*** Input material Section Begins ***

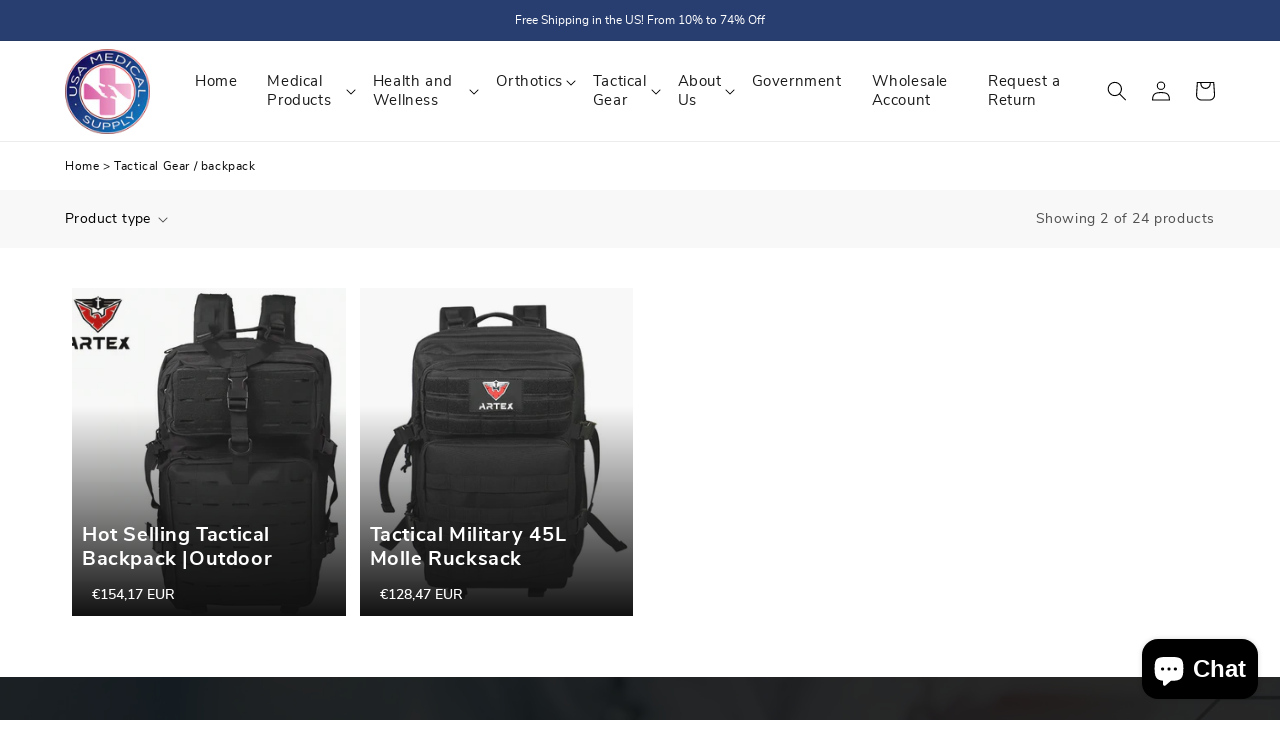

--- FILE ---
content_type: text/css
request_url: https://usamedicalsupply.org/cdn/shop/t/23/assets/fonts.css?v=170651126204535993971672919331
body_size: -511
content:
/*! Generated by Font Squirrel (https://www.fontsquirrel.com) on October 27, 2021 */h1,h2,h3,h4{font-family:nunito_sansbold}@font-face{font-family:nunito_sansbold;src:url(nunitosans-bold-webfont.woff2) format("woff2"),url(nunitosans-bold-webfont.woff) format("woff");font-weight:400;font-style:normal}@font-face{font-family:nunito_sansextrabold;src:url(nunitosans-extrabold-webfont.woff2) format("woff2"),url(nunitosans-extrabold-webfont.woff) format("woff");font-weight:400;font-style:normal}@font-face{font-family:nunito_sansextralight;src:url(nunitosans-extralight-webfont.woff2) format("woff2"),url(nunitosans-extralight-webfont.woff) format("woff");font-weight:400;font-style:normal}@font-face{font-family:nunito_sansitalic;src:url(nunitosans-italic-webfont.woff2) format("woff2"),url(nunitosans-italic-webfont.woff) format("woff");font-weight:400;font-style:normal}@font-face{font-family:nunito_sanslight;src:url(nunitosans-light-webfont.woff2) format("woff2"),url(nunitosans-light-webfont.woff) format("woff");font-weight:400;font-style:normal}@font-face{font-family:nunito_sansregular;src:url(nunitosans-regular-webfont.woff2) format("woff2"),url(nunitosans-regular-webfont.woff) format("woff");font-weight:400;font-style:normal}@font-face{font-family:nunito_sanssemibold;src:url(nunitosans-semibold-webfont.woff2) format("woff2"),url(nunitosans-semibold-webfont.woff) format("woff");font-weight:400;font-style:normal}@font-face{font-family:nunito_sansblack;src:url(nunitosans-black-webfont.woff2) format("woff2"),url(nunitosans-black-webfont.woff) format("woff");font-weight:400;font-style:normal}
/*# sourceMappingURL=/cdn/shop/t/23/assets/fonts.css.map?v=170651126204535993971672919331 */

*** Input material Section Ends ***

**What you are asked to do**: This exercise asks for the data above to be given again exactly, without pictures.

**Task result**:
--- FILE ---
content_type: text/css
request_url: https://usamedicalsupply.org/cdn/shop/t/23/assets/fonts.css?v=170651126204535993971672919331
body_size: -511
content:
/*! Generated by Font Squirrel (https://www.fontsquirrel.com) on October 27, 2021 */h1,h2,h3,h4{font-family:nunito_sansbold}@font-face{font-family:nunito_sansbold;src:url(nunitosans-bold-webfont.woff2) format("woff2"),url(nunitosans-bold-webfont.woff) format("woff");font-weight:400;font-style:normal}@font-face{font-family:nunito_sansextrabold;src:url(nunitosans-extrabold-webfont.woff2) format("woff2"),url(nunitosans-extrabold-webfont.woff) format("woff");font-weight:400;font-style:normal}@font-face{font-family:nunito_sansextralight;src:url(nunitosans-extralight-webfont.woff2) format("woff2"),url(nunitosans-extralight-webfont.woff) format("woff");font-weight:400;font-style:normal}@font-face{font-family:nunito_sansitalic;src:url(nunitosans-italic-webfont.woff2) format("woff2"),url(nunitosans-italic-webfont.woff) format("woff");font-weight:400;font-style:normal}@font-face{font-family:nunito_sanslight;src:url(nunitosans-light-webfont.woff2) format("woff2"),url(nunitosans-light-webfont.woff) format("woff");font-weight:400;font-style:normal}@font-face{font-family:nunito_sansregular;src:url(nunitosans-regular-webfont.woff2) format("woff2"),url(nunitosans-regular-webfont.woff) format("woff");font-weight:400;font-style:normal}@font-face{font-family:nunito_sanssemibold;src:url(nunitosans-semibold-webfont.woff2) format("woff2"),url(nunitosans-semibold-webfont.woff) format("woff");font-weight:400;font-style:normal}@font-face{font-family:nunito_sansblack;src:url(nunitosans-black-webfont.woff2) format("woff2"),url(nunitosans-black-webfont.woff) format("woff");font-weight:400;font-style:normal}
/*# sourceMappingURL=/cdn/shop/t/23/assets/fonts.css.map?v=170651126204535993971672919331 */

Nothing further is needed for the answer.